The Environmental Protection Agency last month announced it was cutting a grant program that would have sent $156 million to Virginia to expand solar power. State officials spent the past year preparing the rollout of the program, called Solar for All.
Energy groups, academics and other representatives of an advisory council set up to help develop Virginia’s program are now pushing the state to fight back.
“Terminating the grant now would squander both federal and state investments while denying working families and small businesses the relief and opportunities these projects will deliver,” nearly a dozen members of the Solar for All Advisory Group wrote in a recent letter to Gov. Glenn Youngkin, Attorney General Jason Miyares and other state leaders.
Virginia’s Solar for All grant was one of 60 awarded last year totaling $7 billion, launched through President Joe Biden’s Inflation Reduction Act.
EPA Administrator Lee Zeldin said last month that the Big Beautiful Bill, recently passed by Congress, eliminates that funding mechanism.
“EPA no longer has the statutory authority to administer the program or the appropriated funds to keep this boondoggle alive,” Zeldin wrote in a social media post.
About half of Virginia households were expected to qualify for Solar For All, which sought to reduce energy bills by making solar power more affordable for low to moderate-income families.
Austin Counts, solar and electrification projects manager for the nonprofit Appalachian Voices in southwest Virginia, said the goal was to lower or eliminate the upfront costs of solar energy.
Though solar energy is cheap to produce, the upfront costs of installing panels can be prohibitive, ranging from about $15,000 to $30,000.
Tax credits that reward homeowners for going solar — now expiring at the end of this year — didn’t help the problem for lower-income homeowners who couldn’t front the money or didn’t have a large enough tax liability, Counts said.
“Solar for All was perhaps one of the solutions to overcome that barrier that's existed for the past 10 years,” he said. “Another way to help reduce the cost of systems for people who truly need it the most.”
Virginia planned to install panels for more than 15,000 individual homes, apartment buildings and multi-family housing units, and broaden access to community solar programs, which allow multiple people to subscribe to a shared solar facility.
In a press release announcing the award last year, Virginia touted the economic impact, expecting the local solar industry would add about 1,000 jobs.

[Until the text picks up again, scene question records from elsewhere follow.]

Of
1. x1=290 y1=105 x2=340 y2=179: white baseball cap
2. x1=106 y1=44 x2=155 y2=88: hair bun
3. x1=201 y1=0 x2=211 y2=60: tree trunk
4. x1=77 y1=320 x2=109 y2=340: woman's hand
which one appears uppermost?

Solar for All grants were set for a period of five years. When the EPA awarded them last year, recipients could choose to receive money and go directly into implementation, or take a year of planning followed by four years of implementation.
Virginia opted for the latter, which means it had not yet received most of the money, said Brandon Praileau, pastor of Wesley Union A.M.E. Zion Church in Norfolk and Virginia program director for nonprofit Solar United Neighbors.
“We did not have the programmatic infrastructure to be able to roll out this kind of money. So it was smart of us to do that,” said Praileau, a member of the Solar for All Advisory Group. “However, because we took the one-year planning period, there wasn't a lot of drawdown on that $156 million.”
The Virginia Department of Energy did not respond to a request for comment. A spokesperson previously told WHRO that all eligible costs incurred by the state during the planning phase are covered under the award’s initial terms, but did not specify the amount spent.
The state already solicited bids for a program administrator and was starting to conduct interviews before inking a contract, Praileau said.
Through community engagement work and interaction with his parishioners, Praileau said he sees people grappling with rising electricity prices.
“This takes money off the table that could have facilitated folks saving 20%, at minimum, on their energy cost every month,” he said. “Here is another example of the most marginalized folks being promised the help that they need only for, at the 11th hour, people to say, ‘never mind.’ And that's disheartening.”
Utilities are also struggling to produce enough energy to meet growing demand from data centers. Virginia imports more electricity than any other state in the U.S.
Adding rooftop solar is a key way to boost electricity and reduce stress on the system, Praileau said. Solar adopters can also earn credits on their bill for the excess energy they send to the grid through a process known as net metering. (Dominion Energy is asking the State Corporation Commission to reduce those credits.)
A representative for Gov. Youngkin’s office did not respond to a request for comment.